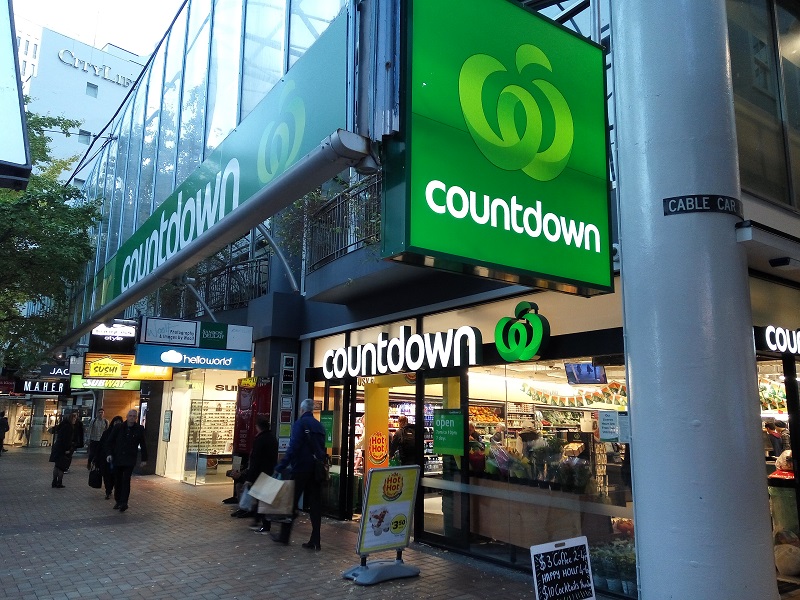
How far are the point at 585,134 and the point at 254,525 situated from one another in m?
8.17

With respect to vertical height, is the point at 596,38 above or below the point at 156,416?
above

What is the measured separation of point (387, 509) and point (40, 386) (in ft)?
______________________________
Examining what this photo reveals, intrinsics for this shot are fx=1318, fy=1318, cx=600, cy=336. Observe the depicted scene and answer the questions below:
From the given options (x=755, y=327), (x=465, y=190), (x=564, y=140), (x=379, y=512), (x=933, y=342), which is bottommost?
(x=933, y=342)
______________________________
# Your goal:
Rewrite the records from the line that has "With respect to" through the line that has "What is the", putting "location" wherever "point" appears and changing nothing else. Give only those lines.

# Answer in full:
With respect to vertical height, is the location at 596,38 above or below the location at 156,416?
above

What is the measured separation of location (387, 509) and location (40, 386) (in ft)?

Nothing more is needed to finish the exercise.